Deriving and refining atomic models in crystallography and cryo-EM: the latest Phenix tools to facilitate structure analysis

摘要

Over the last few years, the technical breakthrough of single-particle cryo electron microscopy (cryo-EM) thanks to the recent developments of direct electron detectors and advanced image processing software (for reviews see, for example, Orlova & Saibil, 2011; Stark & Chari, 2016; Orlov et al, 2017; Kim et al, 2018; Ognjenovic et al, 2019), has in many cases allowed the 3 A resolution range to be reached (Fig. 1). In X-ray crystallography, this resolution range is generally considered to be required for deriving atomic models with properly defined geometrical properties, such as the peptide backbone and side-chain geometry of amino acids and nucleotides in macromolecular complexes.

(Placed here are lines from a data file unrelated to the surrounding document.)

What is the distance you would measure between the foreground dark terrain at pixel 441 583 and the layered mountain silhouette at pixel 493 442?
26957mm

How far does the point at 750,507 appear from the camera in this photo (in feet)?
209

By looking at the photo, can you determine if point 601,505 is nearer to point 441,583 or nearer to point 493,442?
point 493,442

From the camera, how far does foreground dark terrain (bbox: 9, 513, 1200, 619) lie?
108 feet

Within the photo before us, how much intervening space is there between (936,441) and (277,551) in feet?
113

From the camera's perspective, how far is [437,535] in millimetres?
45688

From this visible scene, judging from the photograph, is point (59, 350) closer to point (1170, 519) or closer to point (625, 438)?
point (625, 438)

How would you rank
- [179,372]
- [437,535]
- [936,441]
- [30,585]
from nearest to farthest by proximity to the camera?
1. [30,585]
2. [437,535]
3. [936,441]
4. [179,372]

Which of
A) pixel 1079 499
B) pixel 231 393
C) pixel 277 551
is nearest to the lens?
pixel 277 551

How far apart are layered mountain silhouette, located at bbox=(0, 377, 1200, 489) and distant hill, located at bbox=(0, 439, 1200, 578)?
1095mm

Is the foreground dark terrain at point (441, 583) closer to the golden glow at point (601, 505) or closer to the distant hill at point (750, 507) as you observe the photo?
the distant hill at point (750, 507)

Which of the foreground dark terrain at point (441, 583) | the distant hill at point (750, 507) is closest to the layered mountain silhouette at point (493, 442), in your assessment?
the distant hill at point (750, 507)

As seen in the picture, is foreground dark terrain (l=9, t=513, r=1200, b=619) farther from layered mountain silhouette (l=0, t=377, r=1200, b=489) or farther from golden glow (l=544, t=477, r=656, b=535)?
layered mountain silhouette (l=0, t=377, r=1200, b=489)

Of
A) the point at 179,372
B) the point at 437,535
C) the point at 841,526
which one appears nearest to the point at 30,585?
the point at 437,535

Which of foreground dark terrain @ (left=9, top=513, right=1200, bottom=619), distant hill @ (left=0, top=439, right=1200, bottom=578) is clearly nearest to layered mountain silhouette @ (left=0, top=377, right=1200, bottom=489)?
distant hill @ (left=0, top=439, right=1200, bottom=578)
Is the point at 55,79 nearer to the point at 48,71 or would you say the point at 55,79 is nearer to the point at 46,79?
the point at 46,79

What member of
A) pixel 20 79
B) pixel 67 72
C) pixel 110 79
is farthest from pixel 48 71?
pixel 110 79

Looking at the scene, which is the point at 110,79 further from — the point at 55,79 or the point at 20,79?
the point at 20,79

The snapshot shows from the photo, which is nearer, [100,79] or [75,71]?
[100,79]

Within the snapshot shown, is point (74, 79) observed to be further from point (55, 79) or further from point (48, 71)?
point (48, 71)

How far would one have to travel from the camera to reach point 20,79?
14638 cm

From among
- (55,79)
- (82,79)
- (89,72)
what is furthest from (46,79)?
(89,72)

The reason why deriving reliable atomic models is so important is that it provides the basis for the detailed analysis of the three-dimensional structures of interest, such as nucleoprotein complexes in the cell nucleus, membrane proteins or viruses and various drug targets. An atomic model containing flaws because of incorrect or insufficient refinement may lead to incorrect conclusions on the detailed interpretation of the structure, with direct implications on the analysis of interactions between residues. For example, the accurate description of hydrogen bonds (which relies both on proper distances and angular orientations of the acceptor and donor, e.g. Klaholz & Moras, 2002; Coulocheri et al., 2007) are directly relevant for the analysis of molecular recognition or catalysis events, specificity of drug interactions, effects of point mutants etc., and the precise depiction of base-pairing and stacking interactions between nucleotide bases is essential for the analysis of RNA and DNA complexes (Leontis & Westhof, 2001).